> _GOAL_: Arrange every line of the records below as a numbered list, omitting any blank lines.
** Begin MATERIAL FOR THIS TASK **
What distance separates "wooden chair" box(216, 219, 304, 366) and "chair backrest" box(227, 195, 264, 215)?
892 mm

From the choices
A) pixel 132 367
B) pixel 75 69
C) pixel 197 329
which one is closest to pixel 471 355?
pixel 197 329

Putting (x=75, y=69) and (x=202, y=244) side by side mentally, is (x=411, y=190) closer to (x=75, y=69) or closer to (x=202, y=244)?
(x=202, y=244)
** End MATERIAL FOR THIS TASK **
> _WRITTEN ANSWER_:
1. What distance separates "wooden chair" box(216, 219, 304, 366) and "chair backrest" box(227, 195, 264, 215)?
2. 892 mm
3. From the choices
4. A) pixel 132 367
5. B) pixel 75 69
6. C) pixel 197 329
7. which one is closest to pixel 471 355?
8. pixel 197 329
9. Putting (x=75, y=69) and (x=202, y=244) side by side mentally, is (x=411, y=190) closer to (x=75, y=69) or closer to (x=202, y=244)?
10. (x=202, y=244)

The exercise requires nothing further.